Jump Up Devil does not just keep the traditional blues alive. This album energizes the genre and revitalizes the traditional acoustic ensemble blues. The full band sound is so much fun and these musicians are having a blast. Look out for the new album in the autumn 2013.
Among his many scholarly works, Dr. Conforth recently published a new book “African American Folk Songs and American Cultural Politics” with Scarecrow Press. This book has just hit the shelves, with a recent book signing at the Delta Blues Museum on June 5, 2013. The author is already close to finishing what promises to be the definitive Robert Johnson biography, which is in finished manuscript form at the time of this writing. Dr. Conforth can be considered among the foremost scholars and experts about Robert Johnson. Among his many lectures and Now, according to Dr.

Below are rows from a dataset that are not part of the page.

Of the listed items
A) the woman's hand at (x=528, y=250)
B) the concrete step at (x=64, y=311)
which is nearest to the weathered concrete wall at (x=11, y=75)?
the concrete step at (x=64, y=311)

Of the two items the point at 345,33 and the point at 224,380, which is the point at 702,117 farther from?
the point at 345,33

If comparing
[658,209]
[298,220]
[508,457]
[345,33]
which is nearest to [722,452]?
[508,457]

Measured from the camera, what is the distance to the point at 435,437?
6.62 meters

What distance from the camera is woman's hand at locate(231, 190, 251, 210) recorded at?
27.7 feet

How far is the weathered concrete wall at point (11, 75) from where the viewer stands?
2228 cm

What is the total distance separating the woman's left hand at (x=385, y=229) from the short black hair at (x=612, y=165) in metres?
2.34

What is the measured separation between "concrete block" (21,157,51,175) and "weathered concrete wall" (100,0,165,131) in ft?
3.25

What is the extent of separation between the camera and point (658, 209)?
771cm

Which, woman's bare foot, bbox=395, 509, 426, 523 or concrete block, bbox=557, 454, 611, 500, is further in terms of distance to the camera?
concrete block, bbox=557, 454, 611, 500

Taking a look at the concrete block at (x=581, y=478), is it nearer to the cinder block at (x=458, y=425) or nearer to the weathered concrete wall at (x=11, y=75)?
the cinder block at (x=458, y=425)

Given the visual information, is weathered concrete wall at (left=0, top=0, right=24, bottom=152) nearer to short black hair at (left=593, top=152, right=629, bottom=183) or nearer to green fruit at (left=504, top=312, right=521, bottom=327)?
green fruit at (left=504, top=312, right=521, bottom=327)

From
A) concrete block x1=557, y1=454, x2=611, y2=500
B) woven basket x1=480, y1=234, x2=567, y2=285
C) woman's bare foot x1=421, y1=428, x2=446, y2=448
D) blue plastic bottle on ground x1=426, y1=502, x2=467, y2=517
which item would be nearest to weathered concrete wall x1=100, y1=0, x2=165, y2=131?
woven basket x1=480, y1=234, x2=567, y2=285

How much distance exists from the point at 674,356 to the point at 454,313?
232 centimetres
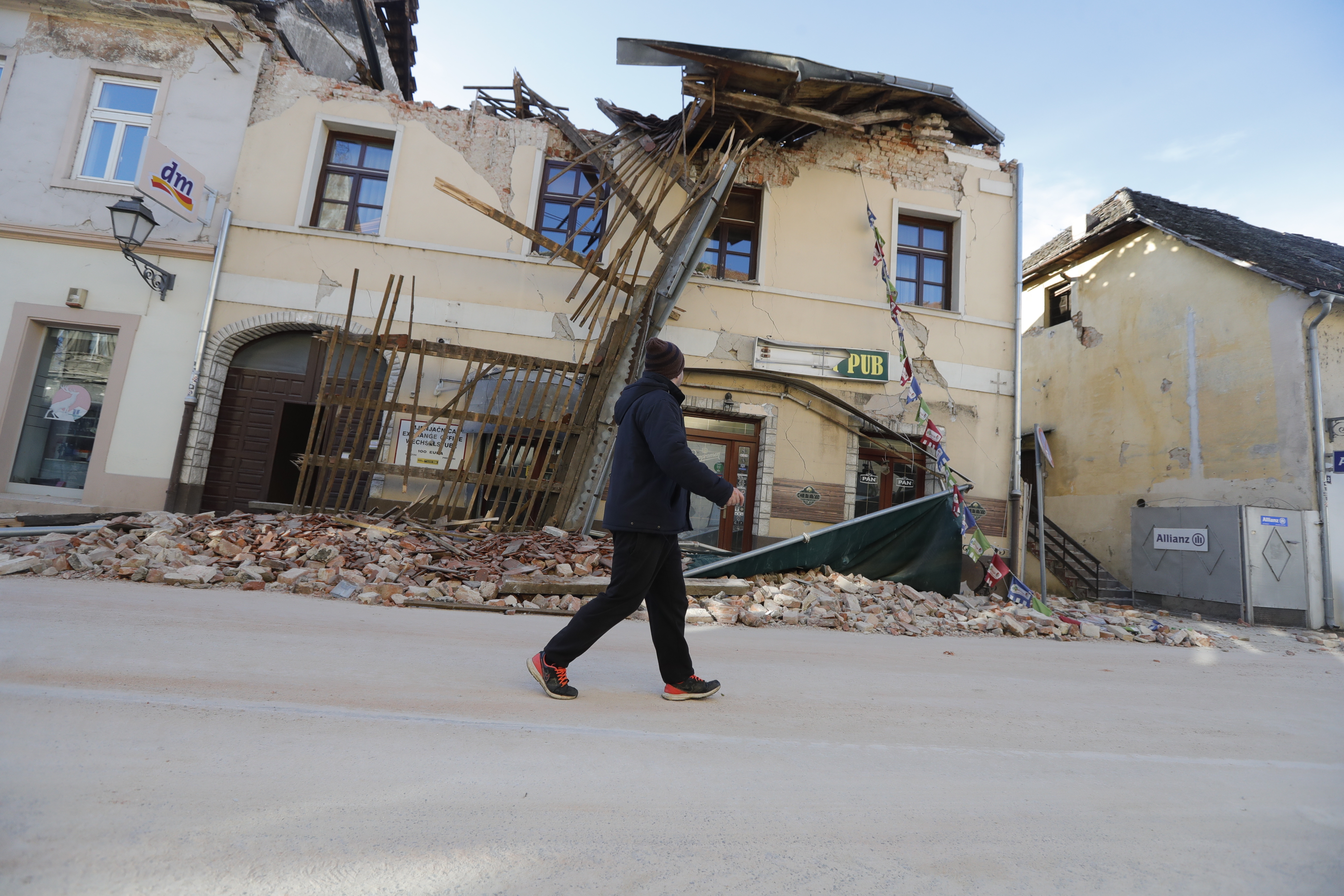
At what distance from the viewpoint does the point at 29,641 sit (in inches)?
104

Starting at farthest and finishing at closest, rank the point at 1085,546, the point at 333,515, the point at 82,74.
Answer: the point at 1085,546
the point at 82,74
the point at 333,515

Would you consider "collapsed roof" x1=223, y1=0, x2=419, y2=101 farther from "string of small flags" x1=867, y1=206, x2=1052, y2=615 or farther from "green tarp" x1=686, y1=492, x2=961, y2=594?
"green tarp" x1=686, y1=492, x2=961, y2=594

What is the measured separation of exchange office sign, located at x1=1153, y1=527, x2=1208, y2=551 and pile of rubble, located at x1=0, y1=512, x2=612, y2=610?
9.61 metres

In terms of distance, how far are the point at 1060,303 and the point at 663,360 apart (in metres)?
15.4

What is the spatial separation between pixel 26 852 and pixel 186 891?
1.15 feet

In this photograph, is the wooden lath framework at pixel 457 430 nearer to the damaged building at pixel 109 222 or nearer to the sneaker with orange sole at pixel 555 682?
the damaged building at pixel 109 222

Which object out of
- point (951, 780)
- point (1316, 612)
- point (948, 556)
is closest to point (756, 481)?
point (948, 556)

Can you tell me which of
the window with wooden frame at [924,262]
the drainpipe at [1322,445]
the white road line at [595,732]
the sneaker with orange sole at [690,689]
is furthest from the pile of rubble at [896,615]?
the window with wooden frame at [924,262]

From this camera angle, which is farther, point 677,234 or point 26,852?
point 677,234

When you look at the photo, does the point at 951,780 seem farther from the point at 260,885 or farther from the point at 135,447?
the point at 135,447

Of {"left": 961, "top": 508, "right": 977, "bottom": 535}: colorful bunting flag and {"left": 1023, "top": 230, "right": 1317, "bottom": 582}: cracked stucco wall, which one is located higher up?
{"left": 1023, "top": 230, "right": 1317, "bottom": 582}: cracked stucco wall

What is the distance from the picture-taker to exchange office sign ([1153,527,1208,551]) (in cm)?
986

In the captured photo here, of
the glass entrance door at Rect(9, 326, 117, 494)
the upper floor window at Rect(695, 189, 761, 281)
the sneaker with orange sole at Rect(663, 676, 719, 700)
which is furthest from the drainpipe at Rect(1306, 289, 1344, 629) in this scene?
the glass entrance door at Rect(9, 326, 117, 494)

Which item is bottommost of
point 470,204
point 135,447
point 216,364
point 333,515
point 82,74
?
point 333,515
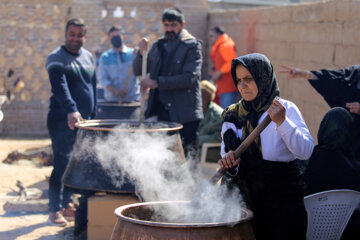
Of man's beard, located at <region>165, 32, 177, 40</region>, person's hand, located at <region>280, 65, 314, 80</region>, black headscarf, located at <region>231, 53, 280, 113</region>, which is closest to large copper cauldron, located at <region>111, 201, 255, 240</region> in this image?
black headscarf, located at <region>231, 53, 280, 113</region>

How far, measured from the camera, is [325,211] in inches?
155

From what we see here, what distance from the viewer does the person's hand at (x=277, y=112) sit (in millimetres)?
3186

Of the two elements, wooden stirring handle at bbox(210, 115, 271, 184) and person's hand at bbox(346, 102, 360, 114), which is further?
person's hand at bbox(346, 102, 360, 114)

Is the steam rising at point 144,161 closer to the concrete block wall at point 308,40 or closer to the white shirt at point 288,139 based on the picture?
the white shirt at point 288,139

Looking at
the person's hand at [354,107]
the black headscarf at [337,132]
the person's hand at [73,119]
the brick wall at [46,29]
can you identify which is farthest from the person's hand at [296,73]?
the brick wall at [46,29]

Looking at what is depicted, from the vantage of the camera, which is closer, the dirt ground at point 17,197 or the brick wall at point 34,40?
the dirt ground at point 17,197

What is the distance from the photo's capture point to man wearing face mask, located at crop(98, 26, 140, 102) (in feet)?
26.1

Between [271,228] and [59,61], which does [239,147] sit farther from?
[59,61]

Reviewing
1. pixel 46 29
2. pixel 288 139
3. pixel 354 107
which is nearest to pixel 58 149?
pixel 354 107

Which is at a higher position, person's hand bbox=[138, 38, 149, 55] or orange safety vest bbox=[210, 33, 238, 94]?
person's hand bbox=[138, 38, 149, 55]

Conforth, he and his student researchers have reviewed everything that has ever been said and written about Robert Johnson in books, magazines and journals. They looked at every interview that had ever been done with people who actually knew Robert Johnson, and compiled it all. Additionally, the personal research included a timeline of Robert Johnson’s life including his early years in Memphis and how that shaped is life. As such, Dr. Conforth tried to get a broader understanding of Robert Johnson’s persona than any previously published biography by exploring his formative years in-depth, for example, the fact that Robert Johnson was taken away from his mother at age nine from his adoptive family in Memphis and how he was brought to the plantation. This promises to be one of the most exciting blues books on the blues horizon.
Dr. Conforth is not just an important contributor to the continuation and preservation of the traditional folk blues, he is surely one of the coolest guys on the scene.